- Spanish theatrical release poster
- Spanish: La novia ensangrentada
- Directed by: Vicente Aranda
- Written by: Vicente Aranda
- Based on: Carmilla by Sheridan Le Fanu
- Produced by: Jaime Fernadez-Cid
- Starring: Simón Andreu Maribel Martín Alexandra Bastedo Dean Selmier
- Cinematography: Fernando Arribas
- Edited by: Pablo Gonzalez del Amo
- Music by: Antonio Pérez Olea
- Distributed by: Morgana Films
- Release date: 30 September 1972 (Spain);
- Running time: 100 minutes
- Country: Spain
- Language: Spanish

= The Blood Spattered Bride =

1972 Spanish film by Vicente Aranda

The Blood Spattered Bride (La novia ensangrentada) is a 1972 Spanish horror film written and directed by Vicente Aranda, based on the 1872 vampire novella Carmilla by Joseph Sheridan Le Fanu. It stars Simón Andreu, Maribel Martín, and Alexandra Bastedo. The film attained cult film status for its mix of horror, vampirism, rejection of fascism, and progressive ideas on gender and sexuality. A well-known US trailer advertising a double feature of this film paired with the 1974 horror film I Dismember Mama was filmed in the style of a news report covering the "story" of an audience member who had gone insane while watching the films.

==Plot==
Susan, a newly married young woman still wearing her bridal gown, leaves on her honeymoon with her new husband and eventually arrives at a hotel. Another woman seems to be stalking the couple from her position in a nearby car and when Susan is left alone in the room for just a few moments, she has a violent fantasy of a strange man leaping out of the closet and raping her. After her husband returns, she insists on leaving, which they do.

The couple arrives at the husband's family home. The wife sees the woman from the hotel in the woods on the property but she does not tell her husband. Susan notices in the house that there are paintings of male ancestors, but none of the wives. She is told by the servants' daughter that the wives' paintings are in the cellar. Susan notices that one of the paintings of the wives has the face cut out of it. Susan's husband tells her that the woman in the painting is named Mircala Karstein, one of his ancestors, who two hundred years before murdered her husband on their wedding night because he supposedly made her commit unspeakable acts. Susan has violent dreams involving the mysterious woman she has been seeing.
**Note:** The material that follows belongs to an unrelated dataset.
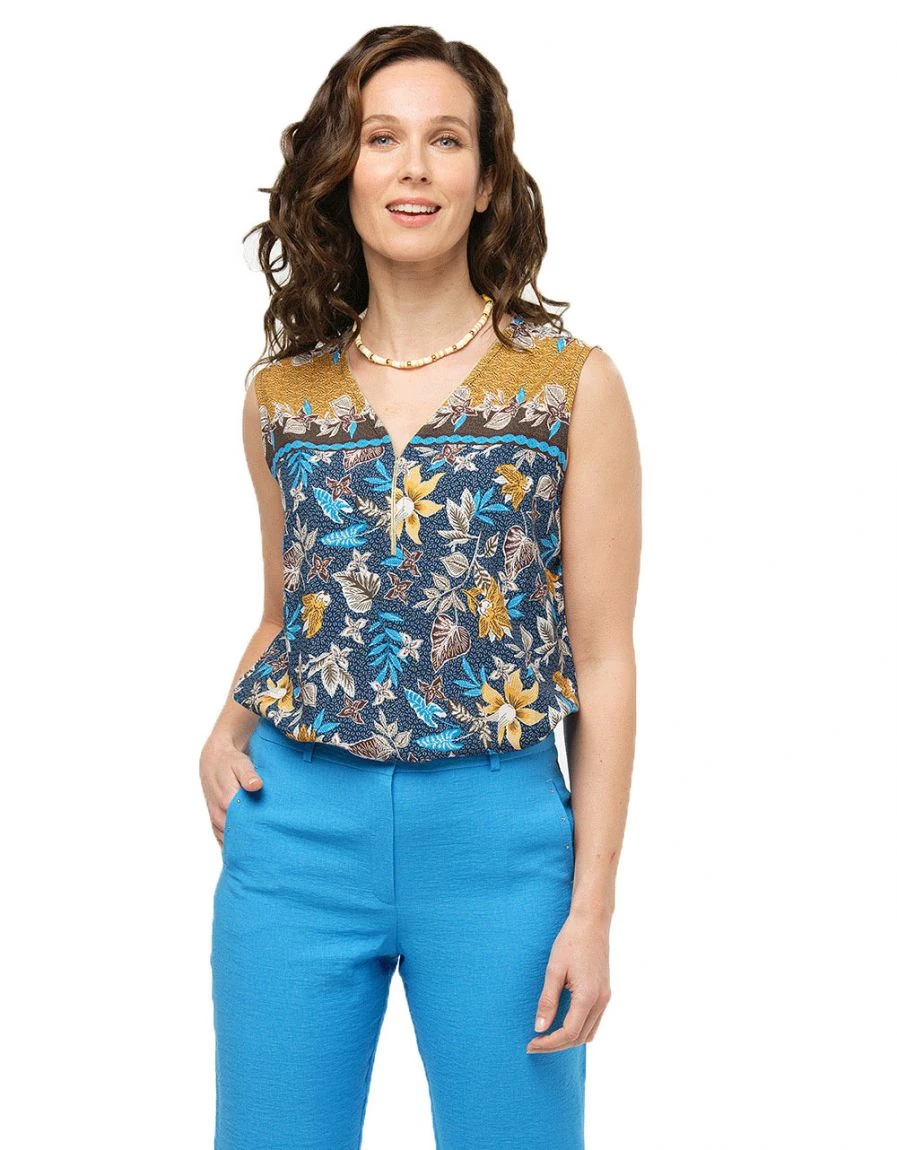 Top Motifs Floraux Bleu 3 Top Motifs Floraux Bleu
She wakes up and finds a dagger under her pillow. Susan starts to become detached from her husband. The husband calls on a doctor to figure out why she is having all of these dreams and what is wrong with her. Soon, Mircala is invading Susan's dreams, persuading her to use a mysterious dagger, which keeps reappearing no matter where it is hidden, to butcher Susan's husband as Mircala did hers.
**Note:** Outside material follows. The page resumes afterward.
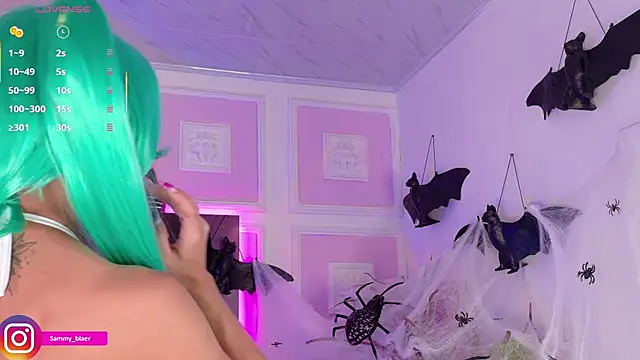 Sammyblaer online show from October 29, 8:10 pm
One day while strolling out on the beach, the husband discovers a naked woman buried in the sand; only her snorkel provides air. He digs her out and takes her home, where she reveals herself to be Carmila. Susan falls under the spell of Carmila, a vampire who seduces her and drinks her blood. The husband finally catches on that Carmila is really his ancestor Mircala Karstein and that his life is in danger. The repressed Susan's desires are awakened in the intense lesbian love affair and she embarks on a spree of bloody mayhem. They kill the doctor, the guardian of the property, and they try to kill the husband, too, but he kills them while the two women are resting in their coffins as vampires. After this happens, the servant's daughter arrives and reveals that she was bitten too; she then kneels and allows him to shoot her once in the head. He returns to the coffin with a dagger and the scene cuts to a newspaper column declaring Man cuts out the hearts of three women, suggesting that the husband was found and arrested for the three murders.

==Cast==
- Simón Andreu as the husband
- Maribel Martín as Susan
- Alexandra Bastedo as Carmila/Mircala Karstein
- Rosa Maria Rodriguez as Carol
- Dean Selmier as the doctor
- Ángel Lombarte as Carol's father
- Montserrat Julió as Carol's mother

==Reception==
On review aggregator website Rotten Tomatoes, the film holds an approval rating of 100% based on 5 reviews, with an average rating of 7.0/10.

==Kill Bill: Volume 1==
Director Quentin Tarantino named a chapter in his 2003 film Kill Bill: Volume 1 after The Blood Spattered Bride.

==DVD and Blu-ray releases==
The film was first shown in the US under the title Till Death Do Us Part in an edited version and then was released on DVD unedited and uncensored as The Blood Spattered Bride. The DVD was first released by Anchor Bay Entertainment on 30 January 2001. It is presented in the English language; no subtitles or additional audio tracks are provided. The film was later reissued on DVD by Blue Underground, first as part of a two-disc set with another lesbian vampire film from the early 1970s, Daughters of Darkness, and then separately. In 2017, the film received a Blu-ray release from Mondo Macabro which featured English and Spanish language tracks and deleted scenes, including an alternate ending.